Group of bicylclists next to a large brick building, banner welcome nearby reads African American Herritage Corridor.

(Photos courtesy Noemi Waight)

Cycling to transform teaching and learning in teacher education


In the years after Noemi Waight, associate professor of science education, moved to Buffalo from Illinois, she got to know her new home by bicycling with community groups. The experience gave her the idea to take graduate pre-service students on cycling explorations to learn more about their community and the science resources that can make classroom lessons more culturally and historically relevant.

The concept came to fruition four years ago when she first collaborated with Sarah A. Robert, associate professor and director of social studies education. Each fall, the two Graduate School of Education faculty members lead science and social studies education students on a bicycle journey through Buffalo. The ride allows students to explore destinations that illustrate the city’s social history, like the Underground Railroad, along with science-related points of interest like the Niagara River at Broderick Park.

“This collaboration was born out of this idea that we wanted our students to learn about their communities, to uncover the assets within urban communities,” said Waight. “I wanted my students to be able to teach beyond the walls of the classroom and be able to access the STEM phenomena that is in the community.”

They call the annual outing “Uncovering STEM Phenomena and Social Studies Understanding in the Buffalo Urban Community.” Coordinated with the cycling nonprofits Slow Roll Buffalo and East Side Bike Club, last year’s ride drew 55 students and lasted three hours.

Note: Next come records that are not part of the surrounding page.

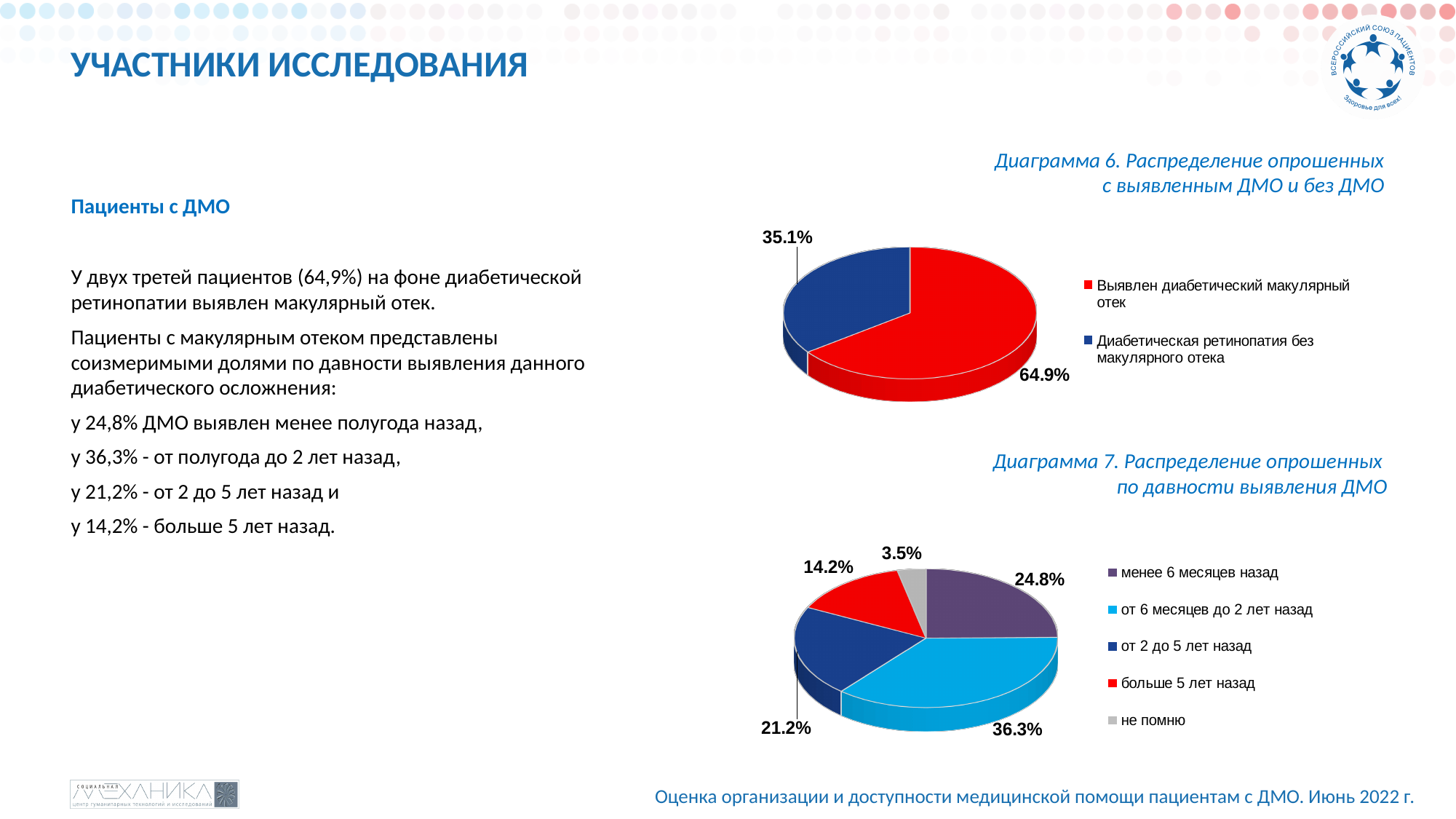
In Diagram 6 (Распределение опрошенных с выявленным ДМО и без ДМО), what share of respondents had diabetic macular edema detected (Выявлен диабетический макулярный отек)? 64.9% How many slices does the pie in Diagram 7 have? 5 In Diagram 7, what is the difference between the share for 'от 2 до 5 лет назад' and the share for 'больше 5 лет назад'? 7.0% In Diagram 7 (Распределение опрошенных по давности выявления ДМО), what share of respondents had DMO detected from 6 months to 2 years ago? 36.3% In Diagram 6, what is the difference between the share with detected macular edema and the share without it? 29.8% In Diagram 6, what share of respondents had diabetic retinopathy without macular edema? 35.1% In Diagram 7, which category has the smallest share? не помню In Diagram 7, which is larger: the share for 'менее 6 месяцев назад' or the share for 'от 2 до 5 лет назад'? менее 6 месяцев назад In Diagram 7, which category has the largest share? от 6 месяцев до 2 лет назад In Diagram 7, what share of respondents answered 'не помню' (don't remember)? 3.5% What type of chart is Diagram 6? Pie chart How many entries does the legend of Diagram 6 list? 2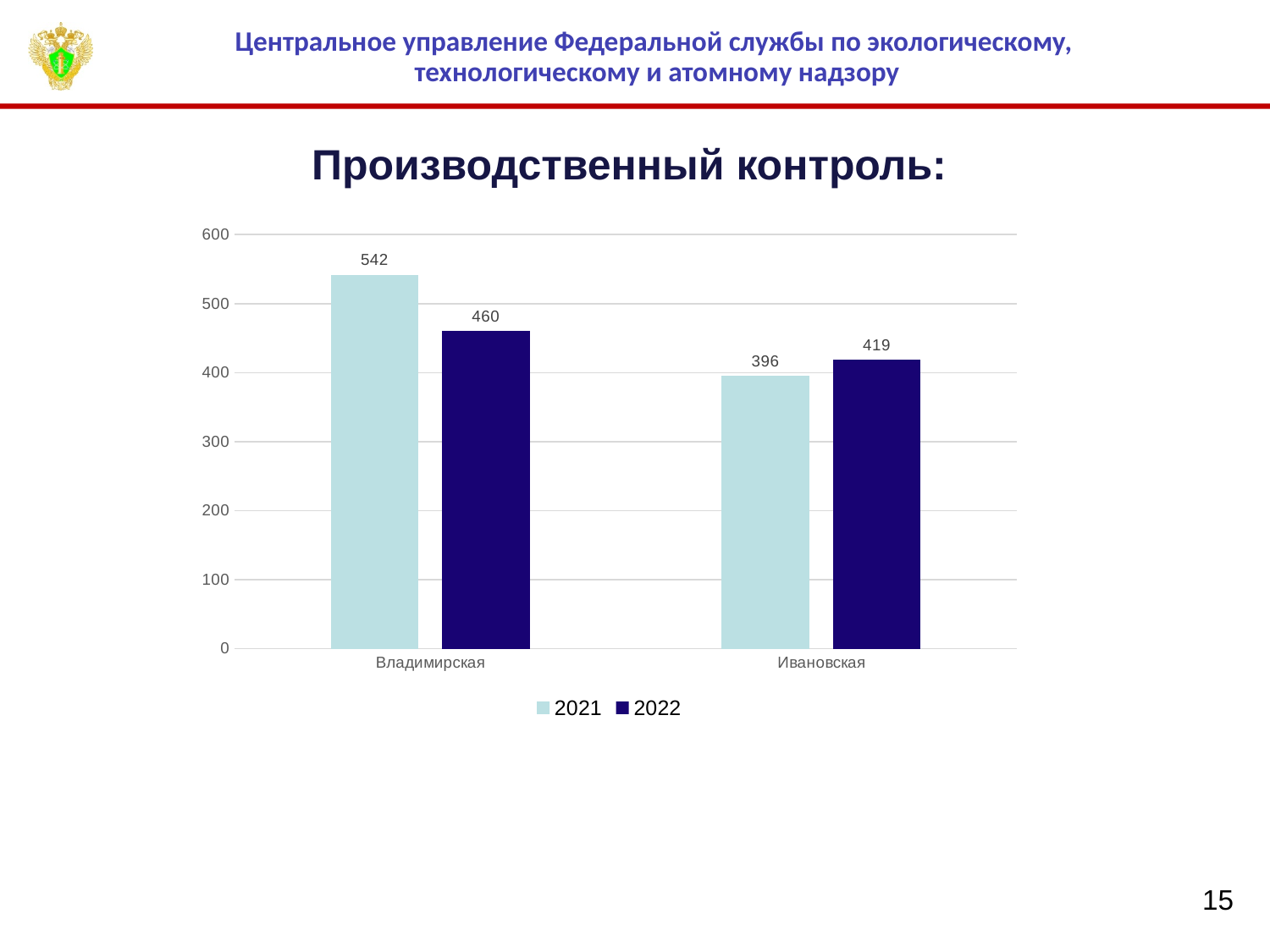
How many series does the legend list? 2 What kind of chart is shown on the slide? Bar chart Which category has the lowest value in the 2022 series? Ивановская What is the value for Владимирская in 2021? 542 What is the difference between the 2022 and 2021 values for Ивановская? 23 What is the difference between the 2021 and 2022 values for Владимирская? 82 What is the title of the chart? Производственный контроль: Which is larger: the 2021 value for Ивановская or the 2022 value for Владимирская? 2022 value for Владимирская How many categories are shown on the x axis? 2 What is the value for Владимирская in 2022? 460 What is the value for Ивановская in 2022? 419 Which category has the highest value in the 2021 series? Владимирская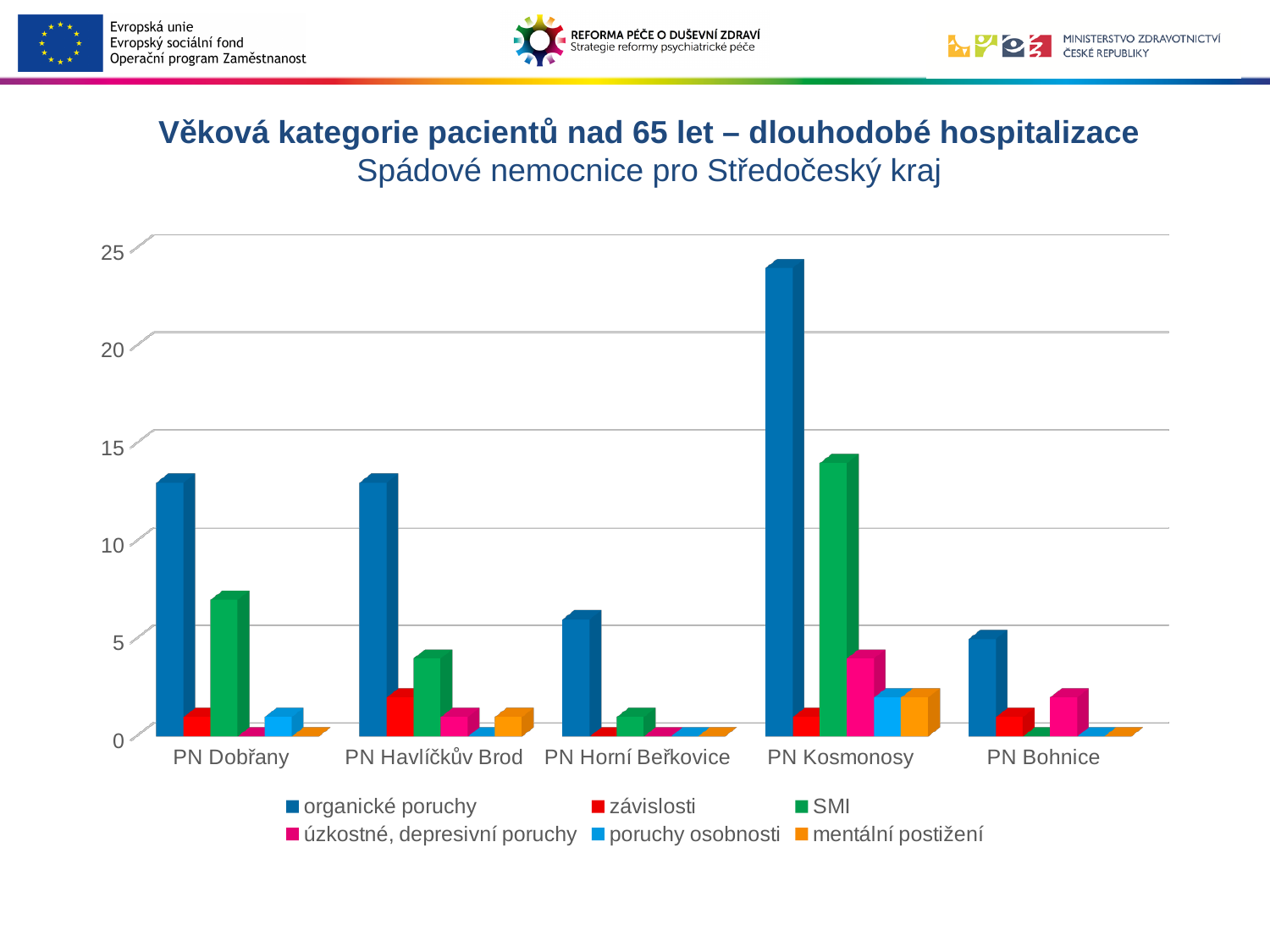
Is the value for organické poruchy at PN Dobřany greater or less than 10? greater What is the main title of the chart on the slide? Věková kategorie pacientů nad 65 let – dlouhodobé hospitalizace Is the value for organické poruchy at PN Horní Beřkovice greater or less than 10? less How many hospitals (categories) are shown on the x axis? 5 What kind of chart is shown on the slide? bar chart Which hospital has the highest value for organické poruchy? PN Kosmonosy At PN Kosmonosy, which is larger: organické poruchy or SMI? organické poruchy Is the value for SMI at PN Kosmonosy greater or less than 10? greater Which is larger: the SMI value for PN Dobřany or for PN Havlíčkův Brod? PN Dobřany How many series does the legend list? 6 Which hospital has the highest value for SMI? PN Kosmonosy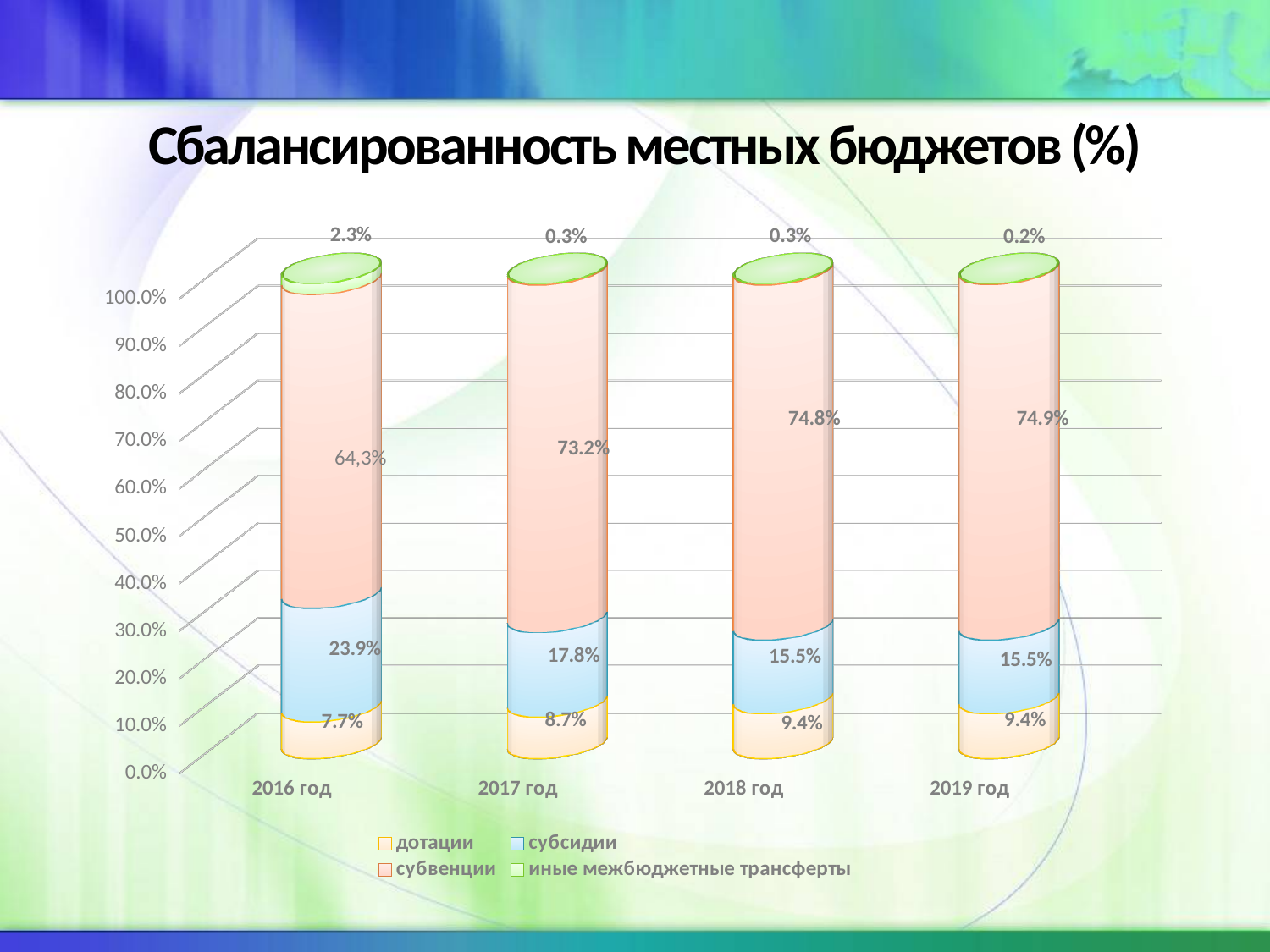
What is the value for дотации in 2016 год? 7.7% Do the values for субсидии rise or fall from 2016 год to 2018 год? fall What is the value for субсидии in 2019 год? 15.5% What kind of chart is shown on the slide? stacked bar chart In which year is the value for субсидии the highest? 2016 год How many series does the legend list? 4 What is the value for субвенции in 2017 год? 73.2% How many years are shown on the x axis? 4 Which is larger: дотации in 2017 год or дотации in 2018 год? 2018 год What is the value for иные межбюджетные трансферты in 2016 год? 2.3% What is the difference between the субвенции values for 2018 год and 2017 год? 1.6% In which year is the value for иные межбюджетные трансферты the lowest? 2019 год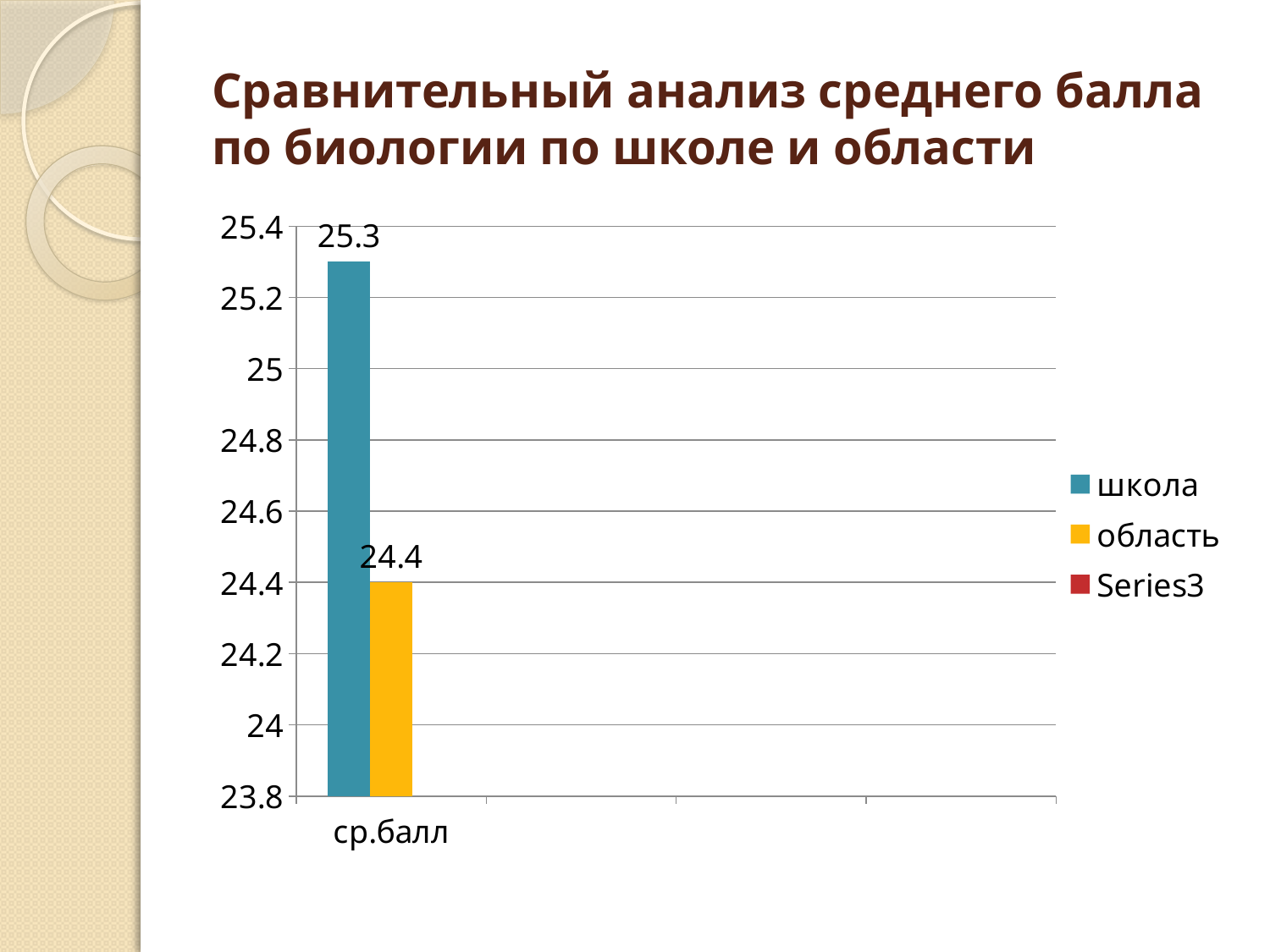
Which series has the lowest plotted value? область Which series has the higher value for ср.балл, школа or область? школа What kind of chart is shown on the slide? bar chart What colour is the bar for область? yellow What is the difference between the школа and область values for ср.балл? 0.9 What is the value for школа in the ср.балл category? 25.3 Is the value for школа greater or less than 25? greater How many categories are shown on the x axis? 1 What is the value for область in the ср.балл category? 24.4 What is the label of the category on the x axis? ср.балл Is the value for область greater or less than 25? less How many series does the legend list? 3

“We talked about redlining and the history of institutional segregation. Then, we rode to the other side of Main Street [and saw] the lack of trees, the amount of vacant land from demolished homes and disinvested neighborhoods. It was clear that they were learning about this in the classroom and then bearing witness to it on the bicycle,” said Seamus Gallivan, co-founder of Slow Roll Buffalo.

Waight and Robert also decided to show students historical landmarks, like the Colored Musicians Club, the Buffalo Maritime Center and the Michigan Street African American Heritage Corridor. Robert hoped that visiting these destinations would inspire students to consider new approaches to social studies education. “Consistently, social studies is ranked as the least favorite subject among high school students,” Robert said. “We have this challenge to create a more enlivened social studies curriculum.”

The most recent cycling trip inspired GSE students to reflect on their experiences and future teaching approaches. One student said the instruments on view at the Colored Musicians Club connected to learning about sound waves in the physics curriculum: “This example provides the crossover of science and social studies … an out-of-the-box way to teach science and how it may relate to our community and its history.”

Another student elaborated on a social-studies-related idea: “Going to school in such proximity to African American history would inspire students to learn about African American history, heritage, culture and place in American society … It was truly a great reminder that field trips don’t necessarily require buses or need to be an all-day affair. Rather, field trips can take place just across the street from the school. But teachers clearly need to be in the know about a community’s history and landmarks.”

The cycling journey exemplifies Waight’s belief that communities and neighborhoods around schools are assets and can be thought of as lab spaces, with historical, cultural and science elements that should be included in lessons. “It makes the environment even richer for learning,” she said. “Science is really about doing. When students get to do science, they are higher performers.”

Robert shares a similar philosophy. Throughout her career, which has taken her to universities in Wisconsin, California and Argentina, she has integrated firsthand, field-trip experiences into her teaching. “Revealing real-life examples of textbook explanations about segregation, redlining and urban revitalization should also help improve the reputation of social studies,” she said. Now, cycling adds new depth to her approach.

Waight and Robert plan to continue using bicycle excursions with their students to explain the importance of developing curricula that reflects subject concepts and their connections to lived experiences and local neighborhoods. “The students are having a very different experience of the city when we’re on bikes than if we were walking,” said Robert. “The bike has just opened up the students’ eyes to spaces that they think they know.”